▶ _Task to complete_: Reproduce the items word for word, from the line that contains "Among point 56,209, point" through the last line of the items, both ends included.

Stored data:
"""
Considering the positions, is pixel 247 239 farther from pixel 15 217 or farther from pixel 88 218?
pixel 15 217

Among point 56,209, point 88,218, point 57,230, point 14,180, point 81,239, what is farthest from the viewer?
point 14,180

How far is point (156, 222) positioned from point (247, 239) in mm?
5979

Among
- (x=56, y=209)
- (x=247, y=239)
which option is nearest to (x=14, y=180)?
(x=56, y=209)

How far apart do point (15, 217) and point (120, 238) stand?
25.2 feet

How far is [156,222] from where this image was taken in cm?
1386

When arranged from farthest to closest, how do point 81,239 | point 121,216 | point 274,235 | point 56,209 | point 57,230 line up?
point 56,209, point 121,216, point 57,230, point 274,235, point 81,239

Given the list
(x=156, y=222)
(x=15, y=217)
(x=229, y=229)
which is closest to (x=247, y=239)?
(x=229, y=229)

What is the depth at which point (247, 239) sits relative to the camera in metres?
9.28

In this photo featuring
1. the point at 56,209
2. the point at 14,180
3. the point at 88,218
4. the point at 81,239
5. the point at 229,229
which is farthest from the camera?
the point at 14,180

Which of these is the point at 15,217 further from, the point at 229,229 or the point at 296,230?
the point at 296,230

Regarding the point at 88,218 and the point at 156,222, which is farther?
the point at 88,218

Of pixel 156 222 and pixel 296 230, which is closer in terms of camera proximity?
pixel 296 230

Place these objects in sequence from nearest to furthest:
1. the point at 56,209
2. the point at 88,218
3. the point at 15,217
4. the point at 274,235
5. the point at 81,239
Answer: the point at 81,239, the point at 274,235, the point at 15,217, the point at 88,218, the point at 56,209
"""
▶ _Problem solution_:
Among point 56,209, point 88,218, point 57,230, point 14,180, point 81,239, what is farthest from the viewer?
point 14,180

How far is point (156, 222) positioned from point (247, 239) in mm?
5979

Among
- (x=56, y=209)
- (x=247, y=239)
which option is nearest to (x=14, y=180)?
(x=56, y=209)

How far apart do point (15, 217) and point (120, 238) stand?
25.2 feet

How far is [156,222] from where this image was taken in cm?
1386

When arranged from farthest to closest, how do point 81,239 | point 121,216 | point 274,235 | point 56,209 | point 57,230 line up?
point 56,209, point 121,216, point 57,230, point 274,235, point 81,239

Given the list
(x=156, y=222)
(x=15, y=217)
(x=229, y=229)
which is closest to (x=247, y=239)?
(x=229, y=229)

What is the depth at which point (247, 239) sits relative to the camera in metres?
9.28

In this photo featuring
1. the point at 56,209
2. the point at 14,180
3. the point at 88,218
4. the point at 81,239
5. the point at 229,229
which is farthest from the camera?
the point at 14,180

Which of these is the point at 15,217 further from, the point at 229,229 or the point at 296,230?
the point at 296,230

Regarding the point at 88,218 and the point at 156,222, which is farther?
the point at 88,218

Of pixel 156 222 and pixel 296 230, which is closer in terms of camera proximity?
pixel 296 230

Place these objects in sequence from nearest to furthest:
1. the point at 56,209
2. the point at 88,218
3. the point at 15,217
4. the point at 274,235
5. the point at 81,239
Answer: the point at 81,239, the point at 274,235, the point at 15,217, the point at 88,218, the point at 56,209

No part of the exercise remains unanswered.